- _Dokumenttext_:
* * * * *
EU-Ratspräsident verteidigt Brexit-Aufschub

Tusk erwartet aufrichtige Zusammenarbeit Großbritanniens mit der EU
Der Aufschub erlaube es, sich auf andere wichtige Themen wie den Handel mit den USA zu konzentrieren

EU-Ratspräsident Donald Tusk hat vor dem EU-Parlament die Entscheidung für eine mehrmonatige Verschiebung des Brexit-Datums verteidigt. Der Aufschub bis zum 31. Oktober erlaube es der EU, sich auf andere wichtige Themen wie den Handel mit den USA zu konzentrieren, sagte er am Dienstag in Straßburg. Zugleich sorge die Verschiebung dafür, dass es vorerst nicht zu einem ungeregelten Brexit komme.

Auch hätten die Briten so weiter alle Optionen auf dem Tisch. Dazu gehöre auch die Möglichkeit, den Austritt aus der EU grundsätzlich zu überdenken. In diesem Zusammenhang übte Tusk auch Kritik an Politikern wie Frankreichs Präsidenten Emmanuel Macron. Er hatte beim EU-Gipfel vergangene Woche dazu aufgerufen, nicht davon zu träumen, dass die Brexit-Entscheidung noch rückgängig gemacht werden könnte. "Ich würde sagen, dass wir in diesen eher schwierigen Zeiten unserer Geschichte Träumer und Träume brauchen", erklärte Tusk. Zumindest er werde nicht aufhören, von einem besseren und vereinten Europa zu träumen.

"Jeder erschöpft"

"Ich weiß, dass auf beiden Seiten des Ärmelkanals jeder erschöpft vom Brexit ist", sagte Tusk vor den Europaabgeordneten. Dies dürfe aber nicht dazu führen, dass man sage, der Brexit müsse nun einfach über die Bühne gebracht werden. "Egal was passiert, wir sind durch das gemeinsame Schicksal vereint und wollen auch in Zukunft Freunde und enge Partner bleiben", erklärte Tusk.

"Der Brexit ist nicht die Zukunft der EU", sagte EU-Kommissionspräsident Jean-Claude Juncker am Dienstag vor dem Europaparlament in Straßburg. Die Zukunft gehe weit darüber hinaus. "Es kann nicht sein, dass er uns bei unseren großen Prioritäten ausbremst." Die Staatengemeinschaft stehe vor strategischen Herausforderungen und dürfe deshalb nicht nachlassen in ihrem Reformeifer, so Juncker.
* * * * *
- _Untersuchte Daten_:
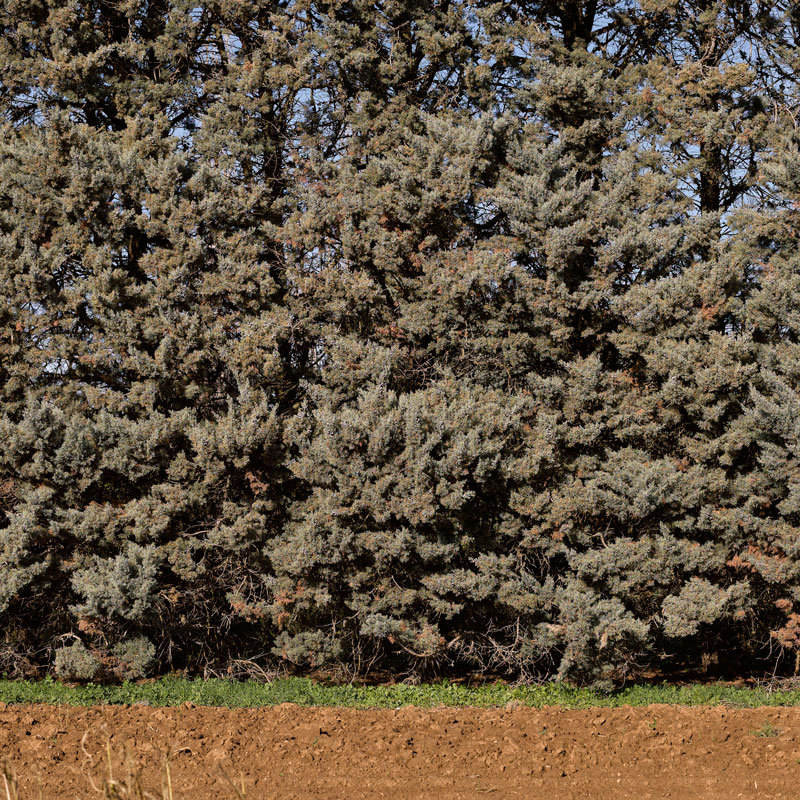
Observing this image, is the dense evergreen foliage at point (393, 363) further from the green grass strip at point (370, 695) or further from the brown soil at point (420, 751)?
the brown soil at point (420, 751)

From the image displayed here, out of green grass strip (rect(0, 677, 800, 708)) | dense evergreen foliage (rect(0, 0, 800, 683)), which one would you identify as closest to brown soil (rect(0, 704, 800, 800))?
green grass strip (rect(0, 677, 800, 708))

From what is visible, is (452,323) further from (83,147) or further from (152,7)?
(152,7)

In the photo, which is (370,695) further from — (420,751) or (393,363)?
(393,363)

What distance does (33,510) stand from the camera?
883cm

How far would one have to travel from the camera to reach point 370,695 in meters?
8.73

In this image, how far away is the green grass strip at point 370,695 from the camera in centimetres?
852

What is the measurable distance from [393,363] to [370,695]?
3458 mm

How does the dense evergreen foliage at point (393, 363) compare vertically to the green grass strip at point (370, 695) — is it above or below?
above

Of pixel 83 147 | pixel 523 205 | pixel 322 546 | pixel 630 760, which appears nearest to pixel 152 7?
pixel 83 147

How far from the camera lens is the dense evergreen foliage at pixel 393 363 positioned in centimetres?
884

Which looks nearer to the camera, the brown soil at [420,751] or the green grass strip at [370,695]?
the brown soil at [420,751]

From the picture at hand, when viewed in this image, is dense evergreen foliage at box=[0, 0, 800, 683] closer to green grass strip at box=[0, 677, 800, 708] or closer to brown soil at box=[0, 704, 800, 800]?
green grass strip at box=[0, 677, 800, 708]

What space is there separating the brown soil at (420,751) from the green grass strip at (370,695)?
694 mm

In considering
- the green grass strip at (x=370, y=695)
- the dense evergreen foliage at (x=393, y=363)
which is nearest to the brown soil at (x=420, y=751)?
the green grass strip at (x=370, y=695)
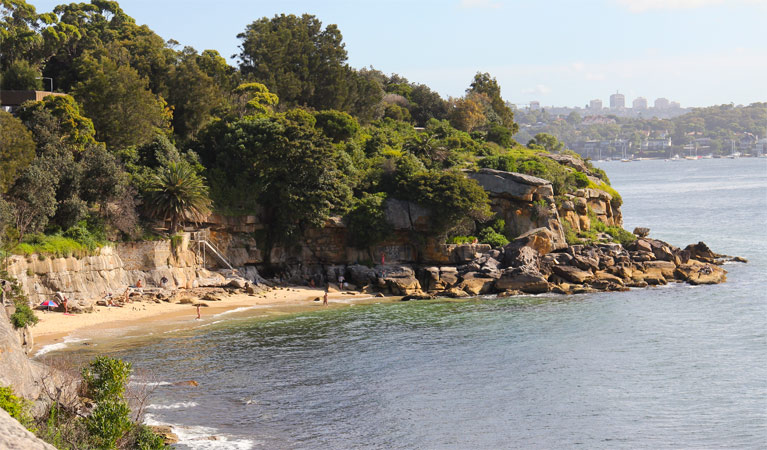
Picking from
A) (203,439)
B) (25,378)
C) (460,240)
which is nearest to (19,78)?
(460,240)

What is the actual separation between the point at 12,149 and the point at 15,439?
3372cm

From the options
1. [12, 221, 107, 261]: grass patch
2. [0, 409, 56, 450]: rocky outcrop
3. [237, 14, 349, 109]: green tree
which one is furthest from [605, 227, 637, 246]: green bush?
[0, 409, 56, 450]: rocky outcrop

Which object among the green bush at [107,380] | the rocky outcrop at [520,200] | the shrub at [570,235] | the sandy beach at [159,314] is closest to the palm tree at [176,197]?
the sandy beach at [159,314]

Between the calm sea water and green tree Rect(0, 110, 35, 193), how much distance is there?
1227 centimetres

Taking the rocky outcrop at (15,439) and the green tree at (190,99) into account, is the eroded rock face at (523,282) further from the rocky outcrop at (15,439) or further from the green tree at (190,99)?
the rocky outcrop at (15,439)

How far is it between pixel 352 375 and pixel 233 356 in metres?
5.98

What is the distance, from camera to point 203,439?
80.2 ft

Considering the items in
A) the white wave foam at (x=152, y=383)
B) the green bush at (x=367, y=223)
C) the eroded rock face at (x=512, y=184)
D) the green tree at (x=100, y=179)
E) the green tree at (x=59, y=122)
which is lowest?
the white wave foam at (x=152, y=383)

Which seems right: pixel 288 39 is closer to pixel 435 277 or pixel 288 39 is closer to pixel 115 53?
pixel 115 53

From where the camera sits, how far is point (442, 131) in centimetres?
7469

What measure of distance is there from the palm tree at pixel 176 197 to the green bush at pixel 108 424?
2872 centimetres

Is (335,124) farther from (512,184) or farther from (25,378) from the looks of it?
(25,378)

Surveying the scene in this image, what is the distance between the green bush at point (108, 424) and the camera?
65.6 ft

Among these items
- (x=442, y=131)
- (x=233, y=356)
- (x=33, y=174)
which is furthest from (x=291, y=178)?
(x=442, y=131)
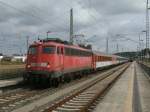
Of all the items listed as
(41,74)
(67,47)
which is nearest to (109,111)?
(41,74)

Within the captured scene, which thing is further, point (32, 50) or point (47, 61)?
point (32, 50)

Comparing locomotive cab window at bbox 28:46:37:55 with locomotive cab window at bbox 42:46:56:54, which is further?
locomotive cab window at bbox 28:46:37:55

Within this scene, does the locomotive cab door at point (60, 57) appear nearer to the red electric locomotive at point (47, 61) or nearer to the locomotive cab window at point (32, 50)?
the red electric locomotive at point (47, 61)

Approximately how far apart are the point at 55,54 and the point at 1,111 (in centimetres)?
1072

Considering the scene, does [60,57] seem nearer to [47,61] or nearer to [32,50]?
[47,61]

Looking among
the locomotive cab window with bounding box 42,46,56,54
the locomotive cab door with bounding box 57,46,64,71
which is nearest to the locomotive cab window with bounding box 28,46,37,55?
the locomotive cab window with bounding box 42,46,56,54

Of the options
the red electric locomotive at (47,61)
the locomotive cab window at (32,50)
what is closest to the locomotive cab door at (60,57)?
the red electric locomotive at (47,61)

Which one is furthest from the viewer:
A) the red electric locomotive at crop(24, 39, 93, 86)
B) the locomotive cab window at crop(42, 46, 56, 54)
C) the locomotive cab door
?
the locomotive cab door

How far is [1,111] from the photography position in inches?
546

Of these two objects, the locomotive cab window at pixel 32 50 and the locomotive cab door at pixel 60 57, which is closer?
the locomotive cab window at pixel 32 50

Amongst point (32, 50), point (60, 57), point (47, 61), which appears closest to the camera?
point (47, 61)

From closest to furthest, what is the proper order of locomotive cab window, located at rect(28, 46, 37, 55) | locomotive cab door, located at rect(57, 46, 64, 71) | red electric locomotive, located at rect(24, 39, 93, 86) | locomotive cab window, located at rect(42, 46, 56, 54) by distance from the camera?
red electric locomotive, located at rect(24, 39, 93, 86) → locomotive cab window, located at rect(42, 46, 56, 54) → locomotive cab window, located at rect(28, 46, 37, 55) → locomotive cab door, located at rect(57, 46, 64, 71)

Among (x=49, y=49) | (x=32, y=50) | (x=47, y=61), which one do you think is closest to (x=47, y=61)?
(x=47, y=61)

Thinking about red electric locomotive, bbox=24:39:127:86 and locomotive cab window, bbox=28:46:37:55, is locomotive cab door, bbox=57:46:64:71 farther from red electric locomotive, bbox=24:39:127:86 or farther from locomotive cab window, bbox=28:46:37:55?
locomotive cab window, bbox=28:46:37:55
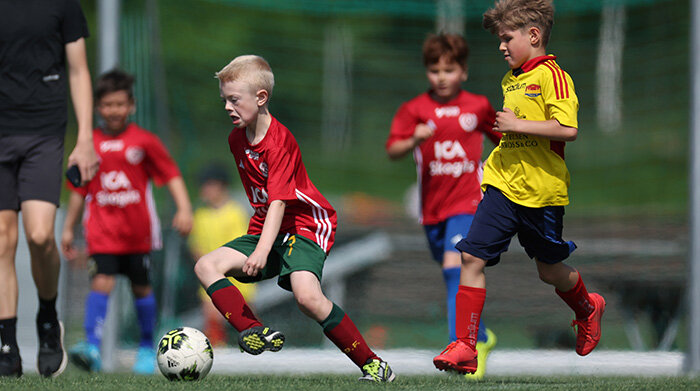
* * * * *
- _Aufgaben_:
1 > Bis zu welchem Datum wurde der Brexit laut dem Artikel über den Brexit-Aufschub verschoben?
2 > Setzen Sie den Artikel über den Brexit-Aufschub im Anschluss an seinen letzten Satz fort.

- _Antworten_:
1 > Bis zum 31. Oktober.

2 >
Spitzenämter neu besetzt

Als nächstes müsse die strategische Ausrichtung der EU für die kommenden Jahre auf dem Gipfel im Mai im rumänischen Sibiu festgelegt werden. Zudem müssen nach den EU-Wahlen Ende nächsten Monats noch die Spitzenämter in der Union neu besetzt werden, betonte der EU-Kommissionspräsident. Und bis Oktober müsse der neue langfristige Haushalt der EU entschieden werden. Die Einigung sei wichtig, um laufende EU-Programme wie etwa in der Forschung nahtlos zu finanzieren.

Europaabgeordnete äußerten sich am Dienstag unterschiedlich zu den weiter ungewissen Aussichten. Der ÖVP-Delegationsleiter Othmar Karas sagte, es werde zu viel über den Brexit geredet, der zu viele Ressourcen binde. Sein Parteikollege Heinz Becker meinte, die Briten würden austreten, die Frage sei wann.

Der SPÖ-Europamandatar Josef Weidenholzer meinte indes klipp und klar: "Es wird keinen Brexit geben". Der FPÖ-Delegationsleiter Harald Vilimsky bezeichnete die Briten als "orientierungslos". Die grüne Europamandatarin Monika Vana wiederum war mit der jüngsten weiteren Verschiebung des Brexit nicht einverstanden und meinte, dass damit "die Erpressung der EU" weiter gehe.